Most of my boyfriends have said to my face, “You’re strange, you know.”
Thanks. That’s the sort of Cinderella talk girls yearn to hear. Paul made me feel like I belonged. Losing that was too difficult for a clean break.
Now Paul goes to work, he comes home to his shitty apartment, he drinks, he writes. While I was there, he read me a chapter of the novel he’s working on. A rambling mess. His genius is drowning, and he can’t tell.
Saturday: Day 7/Week 23
There’s a park about two miles from my apartment. I walk down there and back every day. I take my Walkman and listen to the Ramones/Sex Pistols mix tape my brother Ted made me when I was struggling to survive the three-mile runs in my “Fitness for Life” class in college. I feel better when I’m done. Then I rock and watch the Braves. I can read some, Harlequin Romances not Proust, but it’s a start. Daddy and Marmalade remain vigilant.
During this whole weaning process, I’ve had trouble taking out the trash. I’m not sure why. I bag up the bottles and leave the bags stacked on the screen porch instead of taking them to the dumpster.
I do know why—partly. I’m ashamed of the bottles. That’s nothing new. However, it’s worse. I’ve been hoarding them over the last six months. Like one of those old people you see on the news: The eighty-nine-year-old woman dies, and when the police force the door of her home, they find newspapers going back to 1912 stacked to the ceiling in each room. Or the seventy-year-old man who’s squirreled away a hundred and fifty thousand tin cans has a heart attack, and the ambulance crew has to navigate the house inching through tiny vegetable-and-chili-lined footpaths. Except my apartment would be lined with empty wine bottles.

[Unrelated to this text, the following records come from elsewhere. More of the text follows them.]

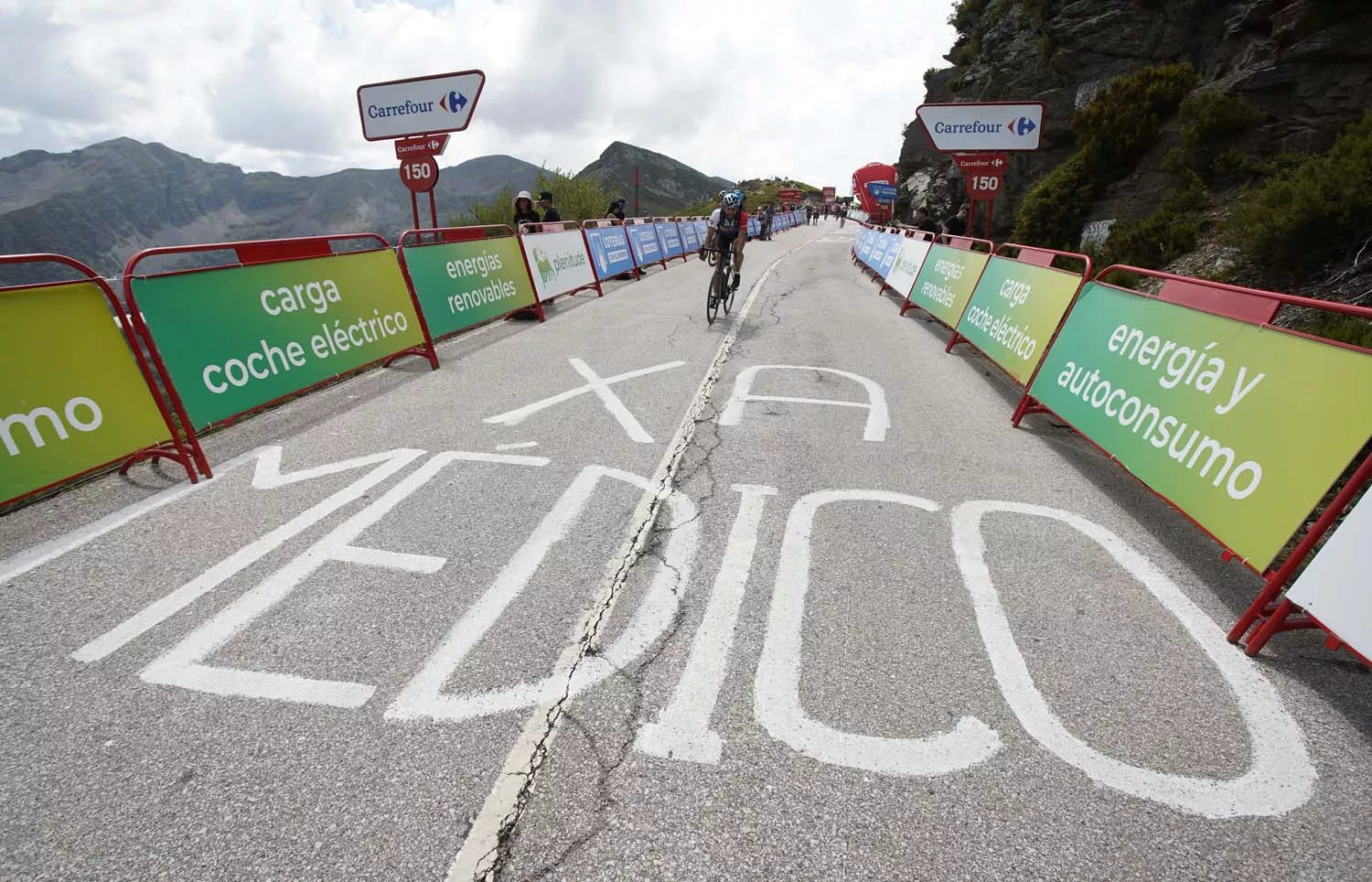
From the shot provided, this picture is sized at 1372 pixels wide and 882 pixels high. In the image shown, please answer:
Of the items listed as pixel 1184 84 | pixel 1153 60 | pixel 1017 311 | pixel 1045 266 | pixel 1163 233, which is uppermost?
pixel 1153 60

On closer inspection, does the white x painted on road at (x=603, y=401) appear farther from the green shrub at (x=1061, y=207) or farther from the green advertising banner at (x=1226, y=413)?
the green shrub at (x=1061, y=207)

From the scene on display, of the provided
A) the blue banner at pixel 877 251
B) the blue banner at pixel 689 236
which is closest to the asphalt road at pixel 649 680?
the blue banner at pixel 877 251

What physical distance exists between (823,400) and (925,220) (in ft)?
91.1

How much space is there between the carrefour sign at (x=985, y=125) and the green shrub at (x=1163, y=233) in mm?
2430

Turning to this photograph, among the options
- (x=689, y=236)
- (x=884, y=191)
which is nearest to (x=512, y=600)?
(x=689, y=236)

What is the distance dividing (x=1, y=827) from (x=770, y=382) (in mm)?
5971

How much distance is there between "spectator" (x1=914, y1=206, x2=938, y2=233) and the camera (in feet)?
90.7

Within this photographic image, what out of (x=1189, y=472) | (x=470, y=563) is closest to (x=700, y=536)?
(x=470, y=563)

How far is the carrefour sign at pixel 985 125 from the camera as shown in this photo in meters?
11.6

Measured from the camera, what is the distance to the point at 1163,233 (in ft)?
35.7

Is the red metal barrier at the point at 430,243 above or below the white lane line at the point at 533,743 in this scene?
above

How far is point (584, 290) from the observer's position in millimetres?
13602

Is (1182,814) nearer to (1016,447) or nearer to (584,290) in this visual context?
(1016,447)

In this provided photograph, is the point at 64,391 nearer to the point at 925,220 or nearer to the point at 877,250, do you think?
the point at 877,250
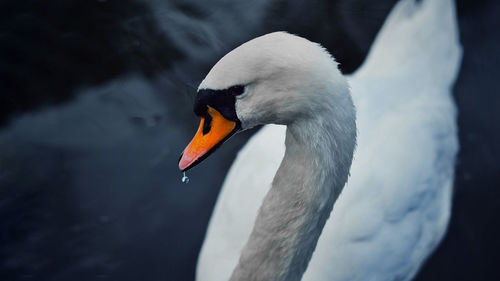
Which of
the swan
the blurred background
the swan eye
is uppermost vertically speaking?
the swan eye

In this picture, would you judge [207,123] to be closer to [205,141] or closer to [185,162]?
[205,141]

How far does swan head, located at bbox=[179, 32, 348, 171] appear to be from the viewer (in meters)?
2.52

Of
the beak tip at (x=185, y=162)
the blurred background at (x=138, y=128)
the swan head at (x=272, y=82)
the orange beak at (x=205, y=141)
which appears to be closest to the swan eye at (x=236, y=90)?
the swan head at (x=272, y=82)

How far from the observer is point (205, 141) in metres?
2.84

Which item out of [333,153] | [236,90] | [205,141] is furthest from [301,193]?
[236,90]

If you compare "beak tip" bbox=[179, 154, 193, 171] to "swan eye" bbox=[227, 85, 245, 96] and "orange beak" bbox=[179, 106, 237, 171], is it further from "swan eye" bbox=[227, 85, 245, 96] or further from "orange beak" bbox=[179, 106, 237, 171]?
"swan eye" bbox=[227, 85, 245, 96]

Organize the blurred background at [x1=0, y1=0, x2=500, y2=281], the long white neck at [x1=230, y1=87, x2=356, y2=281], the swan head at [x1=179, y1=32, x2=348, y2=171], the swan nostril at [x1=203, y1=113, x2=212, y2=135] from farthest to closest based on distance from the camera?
the blurred background at [x1=0, y1=0, x2=500, y2=281]
the swan nostril at [x1=203, y1=113, x2=212, y2=135]
the long white neck at [x1=230, y1=87, x2=356, y2=281]
the swan head at [x1=179, y1=32, x2=348, y2=171]

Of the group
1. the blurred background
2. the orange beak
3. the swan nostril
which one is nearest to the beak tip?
the orange beak

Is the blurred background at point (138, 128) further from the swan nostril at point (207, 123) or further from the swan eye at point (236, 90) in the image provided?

Last night I think I had a dream that something was crawling on my neck. I reached up and grabbed it and threw it across the room. I heard it thump. This morning I checked to see if a dead mouse or rat body was splayed against the wall. Nothing. It still felt more like a memory than a dream. I took out the trash. I walked down to the dumpster in the parking lot. Seven trips. Fifteen bags. They all clinked.

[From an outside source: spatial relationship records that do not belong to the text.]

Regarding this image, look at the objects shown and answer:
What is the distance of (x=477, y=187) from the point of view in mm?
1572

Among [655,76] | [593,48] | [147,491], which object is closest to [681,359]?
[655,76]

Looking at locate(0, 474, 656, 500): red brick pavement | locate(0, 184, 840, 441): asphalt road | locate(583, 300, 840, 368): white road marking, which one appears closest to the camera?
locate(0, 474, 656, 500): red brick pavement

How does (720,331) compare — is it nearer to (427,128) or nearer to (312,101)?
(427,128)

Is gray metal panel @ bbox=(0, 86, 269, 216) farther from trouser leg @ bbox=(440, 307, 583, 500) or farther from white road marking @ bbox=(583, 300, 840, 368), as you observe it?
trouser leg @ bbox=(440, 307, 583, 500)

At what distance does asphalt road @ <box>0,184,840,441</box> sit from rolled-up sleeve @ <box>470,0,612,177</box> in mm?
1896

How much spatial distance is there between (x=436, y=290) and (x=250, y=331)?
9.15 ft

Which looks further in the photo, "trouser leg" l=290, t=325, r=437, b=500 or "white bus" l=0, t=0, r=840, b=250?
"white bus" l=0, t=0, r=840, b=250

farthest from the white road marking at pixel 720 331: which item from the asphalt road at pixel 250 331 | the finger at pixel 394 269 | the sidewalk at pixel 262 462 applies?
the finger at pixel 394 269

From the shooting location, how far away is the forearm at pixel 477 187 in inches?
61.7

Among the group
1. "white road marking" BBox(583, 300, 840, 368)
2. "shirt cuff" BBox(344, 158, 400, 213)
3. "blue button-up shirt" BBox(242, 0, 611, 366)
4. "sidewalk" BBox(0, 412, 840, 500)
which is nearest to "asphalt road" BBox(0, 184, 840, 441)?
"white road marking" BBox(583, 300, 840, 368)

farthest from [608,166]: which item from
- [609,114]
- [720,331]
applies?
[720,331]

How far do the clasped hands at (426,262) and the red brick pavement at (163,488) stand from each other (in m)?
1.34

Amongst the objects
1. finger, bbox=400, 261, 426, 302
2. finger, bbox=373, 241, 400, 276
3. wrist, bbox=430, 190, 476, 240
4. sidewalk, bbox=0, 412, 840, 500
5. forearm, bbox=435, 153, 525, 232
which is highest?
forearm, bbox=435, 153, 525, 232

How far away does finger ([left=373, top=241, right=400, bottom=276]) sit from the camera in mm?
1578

I scrubbed down the apartment when I was done. Midafternoon, Kroger. I loaded mousetraps and an early edition of the Sunday paper into the cart so that, respectively, I could stalk stray rodents and look over the classifieds. I wanted the perfect Sunday morning breakfast morsel. Pondering the merits of Lucky Charms vs. Eggo waffles, my concentration lapsed and I cruised the aisles on autopilot.

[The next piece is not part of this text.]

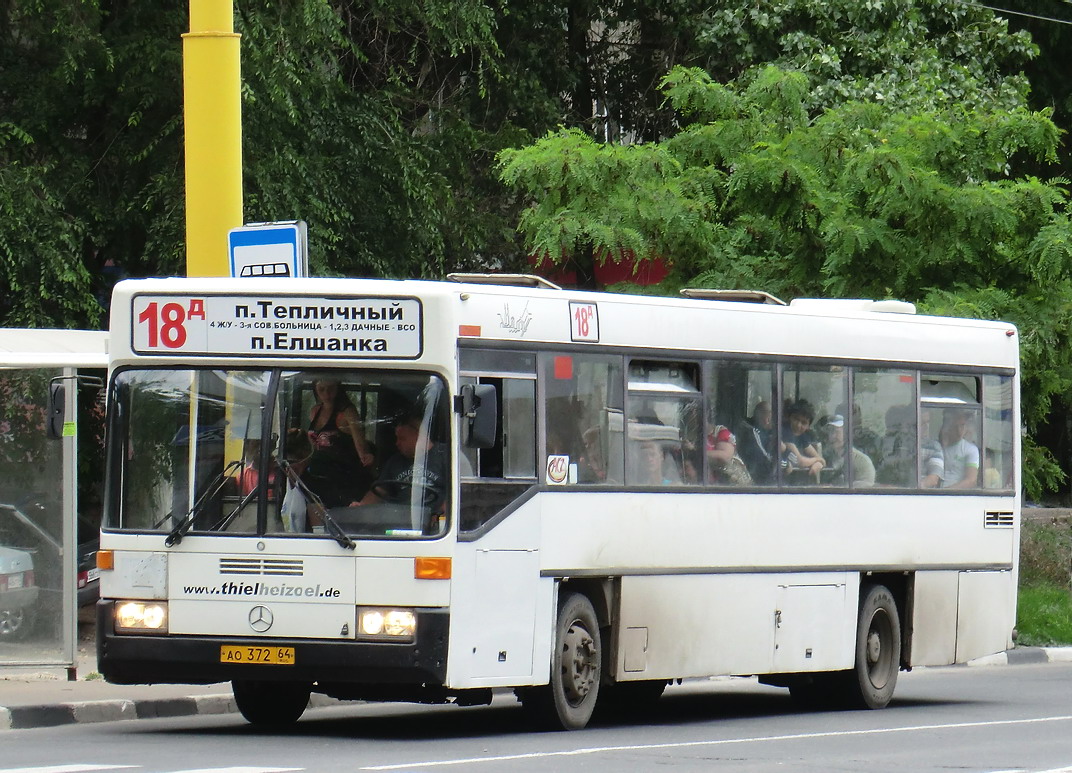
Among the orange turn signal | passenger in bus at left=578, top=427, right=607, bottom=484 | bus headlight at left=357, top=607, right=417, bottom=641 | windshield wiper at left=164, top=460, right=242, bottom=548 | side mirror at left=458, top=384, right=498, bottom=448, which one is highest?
side mirror at left=458, top=384, right=498, bottom=448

I froze when I realized where I was. I’d turned down the aisle to my old stomping grounds, and I was trapped, adrift in a gleaming river of coaxing libations. My eyes focused on a 1.5 liter Zinfandel. Dark, plummy undertones beckoned below a layer of green glass. My mouth filled with saliva, pooling under my tongue like I was one of Pavlov’s dogs.
I swallowed and spun the cart around with military precision. Then I ran. I ran, and I speed-walked through the store in alternating bursts. Most people averted their gaze as I passed. The running, the tears, the speed-walking, the tears, the running. Take your pick. Any of it could have put their city-dwelling isolationist instincts on alert. But halfway down the soup and pasta aisle, a sixty-ish lady in an ankle-length red velour robe and leopard-print heels stared at me in disgust. Like I was some shameful oddity. Like there wasn’t plenty of crazy to choose from on that aisle. I kept going, a study in rolling commotion.
I slowed to a pure walk as I reached a checkout lane.
The clerk and the security guard had been watching my approach and stood side by side. “You in a hurry?” the guard said. “You can’t run in here, makin’ trouble.”
I wiped my cheeks with one hand and began unloading the cart with the other.
“I’m good.” I flashed him a smile. “No more trouble.”